What is needed: Count each line below that has "const" anywhere in it. Answer with the total alone.
########
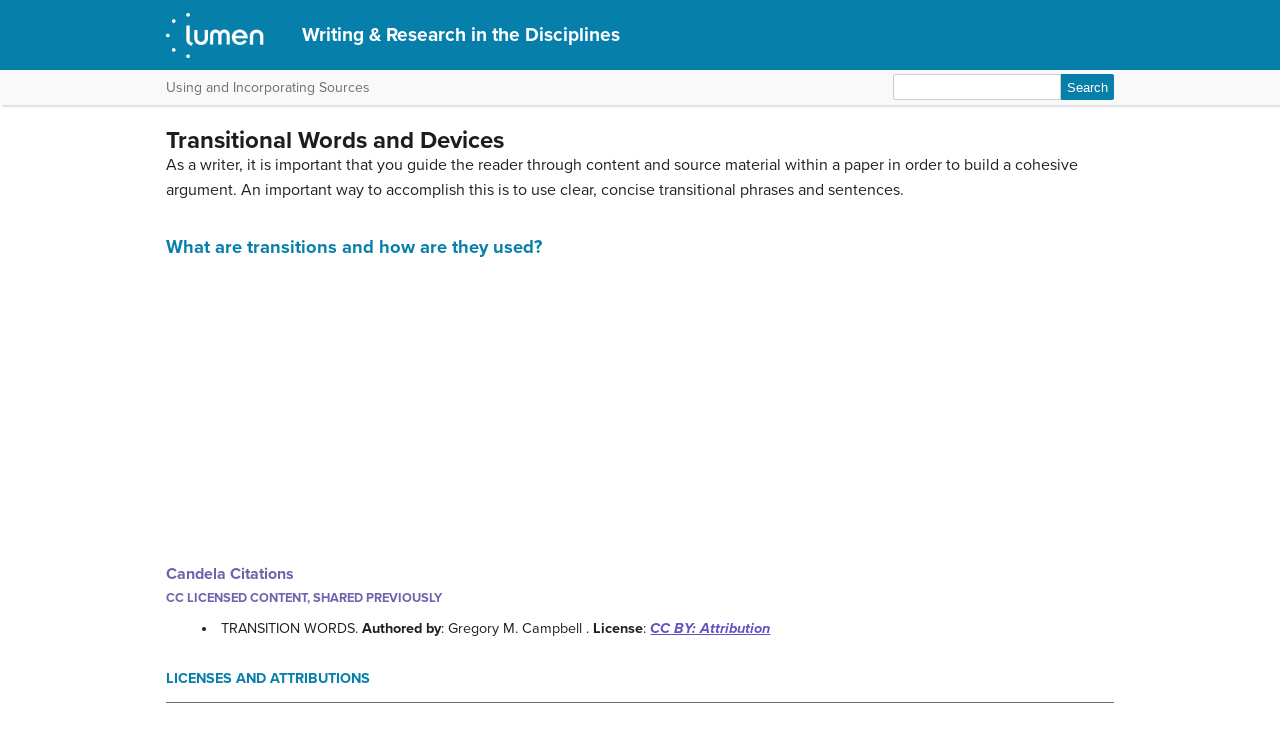

--- FILE ---
content_type: application/javascript
request_url: https://courses.lumenlearning.com/olemiss-writ250/wp-content/plugins/candela-tiny-ab/tiny-ab.js?ver=0.1.1
body_size: 601
content:
const tinyABinit = () => {
    const contentOriginal = document.getElementsByClassName('ab-test-original');
    const contentAlt = document.getElementsByClassName('ab-test-alternative');
    const id = wp_user_info.username.data.display_name;
    const testCriteria = (contentAlt.length > 0) && (typeof id !== 'undefined');
    
    testCriteria ? runTinyAB(contentOriginal, contentAlt, id) : removeElements(contentAlt);
  }

  const removeElements = (group) => Array.from(group).forEach(element => element.remove());

  const runTinyAB = (contentOriginal, contentAlt, id) => {
    const lastChar = id.slice(-1);
    const altChars = ['1', '3', '5', '7', '9', 'b', 'd', 'f'];
    const showAlt = altChars.includes(lastChar);

    showAlt ? removeElements(contentOriginal) : removeElements(contentAlt);
  }

  tinyABinit();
########
Answer box: 10